I am having the similar issue i.e. how to delete the particular document from namespace through an API.
Here is the scenario:
I am upserting multiple documents in Pinecone vector db through Langchain/flowise. Each document is converted into multiple chunks/records and then upserts in a namspace. Now deleting a particular document means deleting all the relevant chunks/records associated with that document from the namespace.
If the index is Serverless, then the only way to delete the data from the namespace is by Vector ID. In my application, Vector IDs are assigned randomly by Langchain/flowise and seemingly, there is no API in pinecone to get the IDs list of a particular document. Though one can get the list of all IDs in the namespace but there is no way to identify which IDs belong to which document.
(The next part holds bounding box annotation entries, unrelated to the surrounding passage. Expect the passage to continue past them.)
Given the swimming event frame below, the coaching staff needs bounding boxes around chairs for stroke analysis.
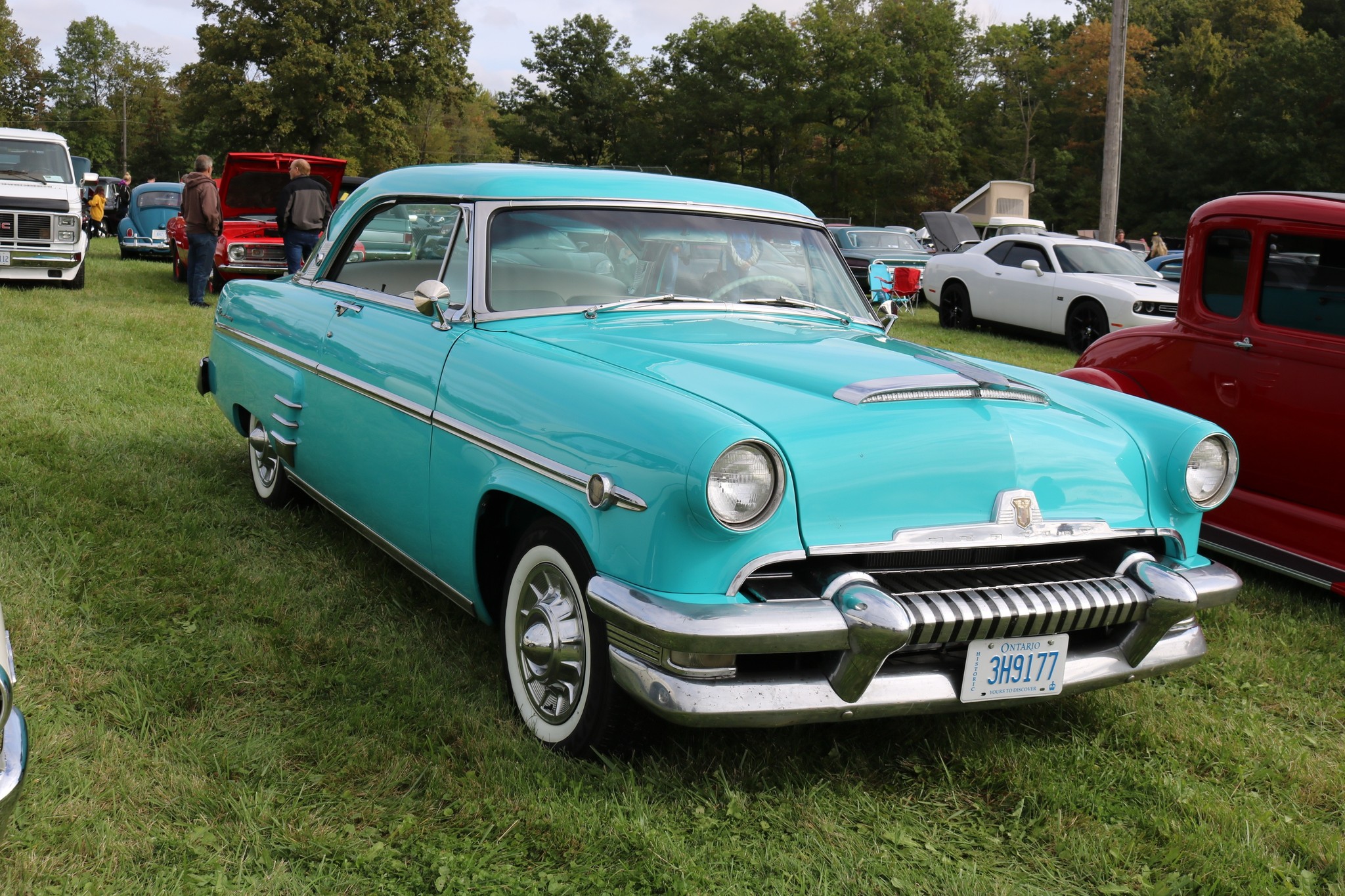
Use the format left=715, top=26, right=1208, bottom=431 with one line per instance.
left=874, top=266, right=921, bottom=317
left=868, top=264, right=909, bottom=313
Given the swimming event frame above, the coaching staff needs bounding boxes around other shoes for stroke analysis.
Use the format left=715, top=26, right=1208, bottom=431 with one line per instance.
left=105, top=233, right=112, bottom=238
left=190, top=301, right=211, bottom=309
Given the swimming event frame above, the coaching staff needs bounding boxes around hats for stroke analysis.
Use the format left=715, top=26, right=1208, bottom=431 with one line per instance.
left=1150, top=232, right=1161, bottom=236
left=1115, top=229, right=1125, bottom=239
left=148, top=173, right=158, bottom=179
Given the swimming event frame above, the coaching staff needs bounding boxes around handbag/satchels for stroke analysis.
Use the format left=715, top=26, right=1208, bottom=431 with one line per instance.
left=114, top=184, right=127, bottom=211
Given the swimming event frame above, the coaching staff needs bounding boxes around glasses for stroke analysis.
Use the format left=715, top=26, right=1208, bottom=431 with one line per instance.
left=288, top=166, right=296, bottom=171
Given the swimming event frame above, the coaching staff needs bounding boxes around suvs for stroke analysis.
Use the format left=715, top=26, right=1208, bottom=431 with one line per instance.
left=0, top=127, right=91, bottom=291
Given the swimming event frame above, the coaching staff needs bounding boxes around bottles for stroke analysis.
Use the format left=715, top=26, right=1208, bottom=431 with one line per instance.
left=879, top=292, right=886, bottom=303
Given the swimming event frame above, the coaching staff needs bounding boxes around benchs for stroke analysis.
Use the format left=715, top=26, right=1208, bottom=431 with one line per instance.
left=336, top=259, right=629, bottom=304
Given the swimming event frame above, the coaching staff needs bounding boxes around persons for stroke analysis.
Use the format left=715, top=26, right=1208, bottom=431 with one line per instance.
left=89, top=186, right=112, bottom=239
left=1113, top=228, right=1131, bottom=251
left=179, top=154, right=223, bottom=308
left=276, top=159, right=334, bottom=275
left=1144, top=231, right=1168, bottom=262
left=146, top=174, right=156, bottom=183
left=117, top=172, right=132, bottom=219
left=424, top=207, right=435, bottom=223
left=724, top=228, right=759, bottom=304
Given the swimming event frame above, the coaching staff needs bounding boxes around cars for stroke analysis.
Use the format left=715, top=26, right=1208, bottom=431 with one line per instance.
left=118, top=181, right=187, bottom=259
left=70, top=155, right=134, bottom=240
left=165, top=152, right=1187, bottom=358
left=1054, top=189, right=1345, bottom=597
left=192, top=162, right=1242, bottom=759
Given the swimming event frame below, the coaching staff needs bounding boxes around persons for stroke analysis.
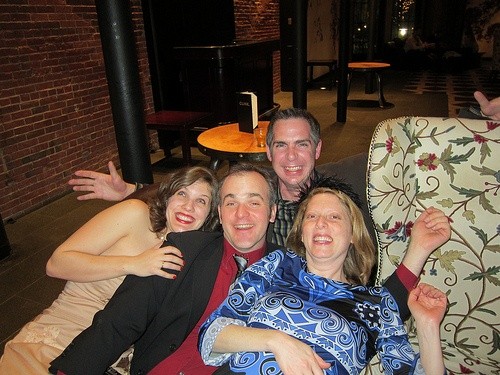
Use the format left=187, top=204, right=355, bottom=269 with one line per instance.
left=403, top=28, right=482, bottom=74
left=67, top=107, right=362, bottom=248
left=0, top=163, right=221, bottom=375
left=457, top=90, right=500, bottom=121
left=46, top=162, right=453, bottom=375
left=196, top=186, right=448, bottom=375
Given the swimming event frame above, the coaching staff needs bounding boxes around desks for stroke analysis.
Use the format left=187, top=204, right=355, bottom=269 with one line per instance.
left=195, top=121, right=269, bottom=173
left=307, top=59, right=337, bottom=90
left=347, top=62, right=391, bottom=109
left=145, top=110, right=212, bottom=168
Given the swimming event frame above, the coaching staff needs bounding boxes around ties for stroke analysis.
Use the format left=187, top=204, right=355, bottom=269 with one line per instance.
left=232, top=253, right=248, bottom=281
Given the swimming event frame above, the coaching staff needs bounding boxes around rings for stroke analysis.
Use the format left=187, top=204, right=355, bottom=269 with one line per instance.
left=162, top=262, right=164, bottom=268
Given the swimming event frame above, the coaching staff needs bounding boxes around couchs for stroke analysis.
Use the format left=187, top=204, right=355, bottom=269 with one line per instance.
left=123, top=117, right=500, bottom=375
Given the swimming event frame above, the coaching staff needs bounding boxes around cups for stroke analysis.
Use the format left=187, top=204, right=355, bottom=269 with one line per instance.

One way to delete the records is through metadata (assuming metadata, unique to a document, is assigned to chunks/records), but this is not supported for Serverless indexes.
Will appreciate if anyone can propose a possible solution.
The issue I am facing is, how to identify the Doc ID? There are several documents in the namespace in form of chunks. To delete a particular document through ID, one need to know the IDs of all the chunks associated with a particular document. Since I am using Flowise to upsert the document to Pinecone, it is generating random ID for each chunk.
My question is how to determine the chunk IDs associated with a particular document? There exists an API that return list of IDs in a namespace but that is for all the documents.
Yes, I’m also upserting documents using Flowise via API.
A solution could be to use “metadata” to upsert (maybe sending there a unique ID) and then using that to delete all the chunks with that “metadata-id”?
I wrote Henry (from Flowise) and he told me that we could do the upsert and delete directly to the document store. Meaning:
Upsert a new PDF = Creates a new document store.
Delete PDF = Deltes the entire document store.
He’s going to implement a simple way to create new document stores with their document-loaders for the next release.